Statistical analysis
To assess the normality of the distribution of differences between the extraction methods, the Shapiro-Wilk test was employed. The criteria for a normal distribution were not met across all analyses; hence, subsequent analyses utilized a non-parametric statistical approach. For comparative evaluation of the extraction methods and different PCR protocols, box plots were constructed, and a one-way repeated measures analysis of variance by ranks, specifically Friedman's test for non-parametric samples, was performed. To determine which specific methods were significantly different, we performed post-hoc pairwise comparisons using Dunn's test.

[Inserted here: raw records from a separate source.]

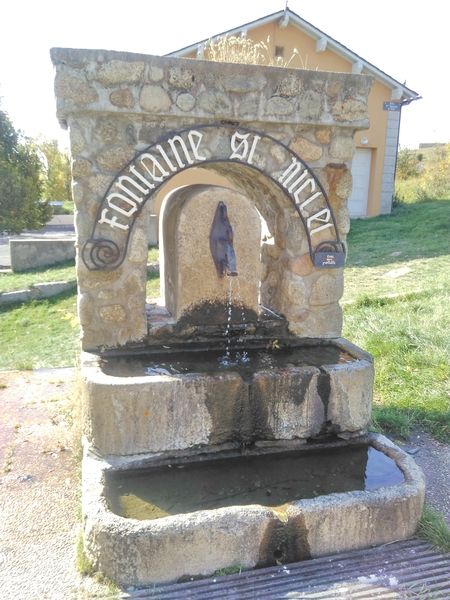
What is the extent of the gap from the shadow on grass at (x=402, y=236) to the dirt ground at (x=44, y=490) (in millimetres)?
6312

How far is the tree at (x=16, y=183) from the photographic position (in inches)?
451

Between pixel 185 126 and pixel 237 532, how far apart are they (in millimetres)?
2444

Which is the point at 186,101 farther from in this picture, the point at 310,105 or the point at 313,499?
the point at 313,499

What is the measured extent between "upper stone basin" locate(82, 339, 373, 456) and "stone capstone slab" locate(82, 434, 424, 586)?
0.36 metres

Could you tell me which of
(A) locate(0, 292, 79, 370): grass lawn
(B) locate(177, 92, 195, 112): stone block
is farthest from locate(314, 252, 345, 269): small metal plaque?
(A) locate(0, 292, 79, 370): grass lawn

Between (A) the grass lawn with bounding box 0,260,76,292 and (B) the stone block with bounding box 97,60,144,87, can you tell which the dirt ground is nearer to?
(B) the stone block with bounding box 97,60,144,87

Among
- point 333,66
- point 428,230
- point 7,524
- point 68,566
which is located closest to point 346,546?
point 68,566

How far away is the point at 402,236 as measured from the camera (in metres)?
11.5

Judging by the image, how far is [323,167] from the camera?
3688 mm

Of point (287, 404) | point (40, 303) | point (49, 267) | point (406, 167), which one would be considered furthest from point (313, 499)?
point (406, 167)

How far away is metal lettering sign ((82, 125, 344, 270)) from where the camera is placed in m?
3.33

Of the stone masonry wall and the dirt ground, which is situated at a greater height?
the stone masonry wall

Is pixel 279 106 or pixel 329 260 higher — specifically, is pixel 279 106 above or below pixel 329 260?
above

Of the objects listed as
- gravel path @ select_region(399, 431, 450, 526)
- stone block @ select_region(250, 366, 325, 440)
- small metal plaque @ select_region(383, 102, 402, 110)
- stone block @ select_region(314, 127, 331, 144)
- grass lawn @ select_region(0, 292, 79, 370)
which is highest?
small metal plaque @ select_region(383, 102, 402, 110)
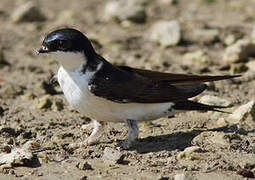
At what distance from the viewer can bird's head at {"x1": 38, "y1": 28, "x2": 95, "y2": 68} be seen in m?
5.07

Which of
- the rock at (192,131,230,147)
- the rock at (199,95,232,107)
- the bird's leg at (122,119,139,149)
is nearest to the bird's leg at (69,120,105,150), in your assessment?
the bird's leg at (122,119,139,149)

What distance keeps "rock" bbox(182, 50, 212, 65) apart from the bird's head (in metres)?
3.41

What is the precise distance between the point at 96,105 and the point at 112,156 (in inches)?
19.9

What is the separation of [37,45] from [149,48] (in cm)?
174

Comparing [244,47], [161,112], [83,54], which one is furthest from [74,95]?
[244,47]

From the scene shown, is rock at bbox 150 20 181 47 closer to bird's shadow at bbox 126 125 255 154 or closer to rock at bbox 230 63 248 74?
rock at bbox 230 63 248 74

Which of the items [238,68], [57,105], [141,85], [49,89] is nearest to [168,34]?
[238,68]

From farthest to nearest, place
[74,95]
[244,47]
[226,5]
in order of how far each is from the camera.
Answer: [226,5] → [244,47] → [74,95]

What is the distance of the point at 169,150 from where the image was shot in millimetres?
5188

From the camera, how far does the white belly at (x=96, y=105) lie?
5.14 m

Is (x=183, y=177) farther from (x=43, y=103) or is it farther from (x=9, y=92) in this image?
(x=9, y=92)

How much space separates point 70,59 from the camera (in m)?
5.12

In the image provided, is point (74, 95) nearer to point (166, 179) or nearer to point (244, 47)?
point (166, 179)

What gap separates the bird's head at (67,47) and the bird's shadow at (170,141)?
925 mm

In the test cohort, variations in sample quantity were normalized using GAPDH. Transcription profiles were compared using the 2-ΔCt method [37], with normality tested by Shapiro-Wilk. Statistical differences across groups were assessed using the Kruskal-Wallis test and specific comparisons through the Mann-Whitney U test.

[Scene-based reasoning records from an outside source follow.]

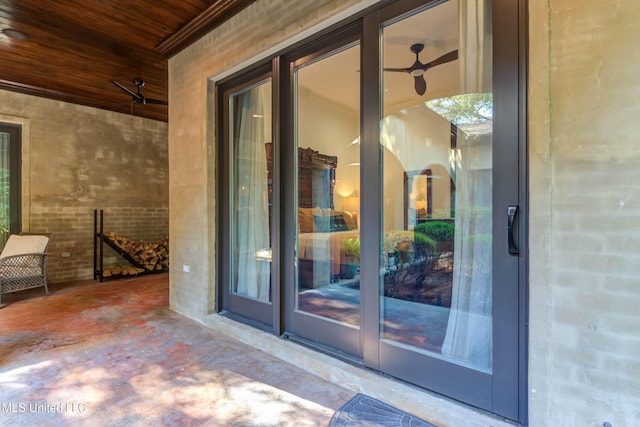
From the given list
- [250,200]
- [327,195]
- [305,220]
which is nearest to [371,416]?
[305,220]

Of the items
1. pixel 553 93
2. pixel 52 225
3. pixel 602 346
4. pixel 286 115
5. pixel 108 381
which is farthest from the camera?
pixel 52 225

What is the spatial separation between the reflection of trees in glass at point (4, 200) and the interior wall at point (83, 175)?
0.22 m

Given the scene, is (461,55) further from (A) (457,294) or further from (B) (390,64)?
(A) (457,294)

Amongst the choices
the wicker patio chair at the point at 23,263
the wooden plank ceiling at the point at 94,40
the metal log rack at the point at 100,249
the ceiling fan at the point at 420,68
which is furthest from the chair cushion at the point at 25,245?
the ceiling fan at the point at 420,68

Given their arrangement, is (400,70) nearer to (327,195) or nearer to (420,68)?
(420,68)

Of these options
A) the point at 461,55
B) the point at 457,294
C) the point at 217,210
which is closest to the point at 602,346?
the point at 457,294

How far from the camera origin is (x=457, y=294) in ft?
6.21

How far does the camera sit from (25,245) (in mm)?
4633

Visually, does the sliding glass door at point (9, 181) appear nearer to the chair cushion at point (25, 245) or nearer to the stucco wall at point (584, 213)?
the chair cushion at point (25, 245)

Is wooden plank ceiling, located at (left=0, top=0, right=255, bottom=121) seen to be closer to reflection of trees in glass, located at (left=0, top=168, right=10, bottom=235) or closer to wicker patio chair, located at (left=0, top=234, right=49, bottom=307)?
reflection of trees in glass, located at (left=0, top=168, right=10, bottom=235)

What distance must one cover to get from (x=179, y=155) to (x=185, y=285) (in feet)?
5.00

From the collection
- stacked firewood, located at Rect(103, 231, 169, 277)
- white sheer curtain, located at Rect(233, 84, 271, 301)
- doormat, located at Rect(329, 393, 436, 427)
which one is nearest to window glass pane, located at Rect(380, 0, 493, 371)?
doormat, located at Rect(329, 393, 436, 427)

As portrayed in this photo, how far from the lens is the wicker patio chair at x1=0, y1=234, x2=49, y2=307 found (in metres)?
4.34

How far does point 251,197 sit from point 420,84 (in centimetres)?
191
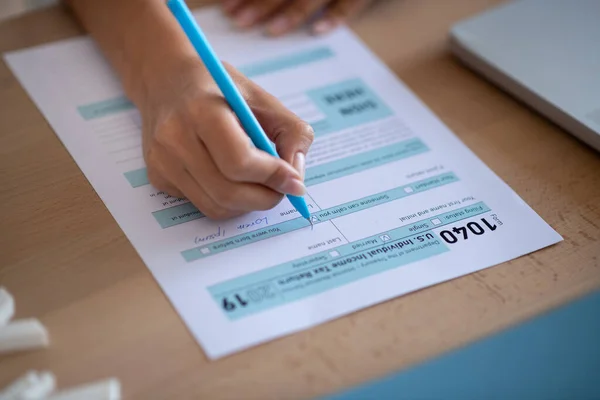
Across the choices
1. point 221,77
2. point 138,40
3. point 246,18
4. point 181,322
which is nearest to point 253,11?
point 246,18

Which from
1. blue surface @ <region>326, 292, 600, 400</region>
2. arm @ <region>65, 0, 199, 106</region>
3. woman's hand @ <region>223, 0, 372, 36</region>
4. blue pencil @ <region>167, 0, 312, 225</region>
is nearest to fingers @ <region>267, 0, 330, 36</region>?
woman's hand @ <region>223, 0, 372, 36</region>

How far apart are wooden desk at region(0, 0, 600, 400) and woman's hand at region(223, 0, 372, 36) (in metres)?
0.20

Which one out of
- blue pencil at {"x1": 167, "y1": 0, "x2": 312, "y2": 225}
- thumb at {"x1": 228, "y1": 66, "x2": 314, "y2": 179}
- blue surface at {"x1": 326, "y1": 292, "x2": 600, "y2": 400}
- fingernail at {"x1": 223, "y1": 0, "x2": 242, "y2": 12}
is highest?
blue pencil at {"x1": 167, "y1": 0, "x2": 312, "y2": 225}

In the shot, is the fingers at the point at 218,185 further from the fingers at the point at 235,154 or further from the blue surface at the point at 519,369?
the blue surface at the point at 519,369

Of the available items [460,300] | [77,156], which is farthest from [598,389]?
[77,156]

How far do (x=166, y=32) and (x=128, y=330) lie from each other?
0.32 meters

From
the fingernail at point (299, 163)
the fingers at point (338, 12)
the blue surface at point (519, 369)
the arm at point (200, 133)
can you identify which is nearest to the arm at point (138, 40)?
the arm at point (200, 133)

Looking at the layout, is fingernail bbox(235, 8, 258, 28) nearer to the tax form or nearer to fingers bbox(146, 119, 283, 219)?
the tax form

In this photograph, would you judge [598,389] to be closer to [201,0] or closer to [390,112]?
[390,112]

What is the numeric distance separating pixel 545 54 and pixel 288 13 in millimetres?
304

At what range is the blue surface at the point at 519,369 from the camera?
550mm

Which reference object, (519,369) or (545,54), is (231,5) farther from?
(519,369)

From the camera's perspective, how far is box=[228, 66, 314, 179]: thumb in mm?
655

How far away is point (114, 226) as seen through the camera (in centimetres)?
66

Statistical analyses were conducted using Python (version 3.10.9). The following libraries were utilized: pandas for data manipulation and analysis [38], numpy for numerical operations [39], matplotlib for data visualization [40], scikit-learn for machine learning and statistical modeling [41], and scipy for scientific and technical computing [42].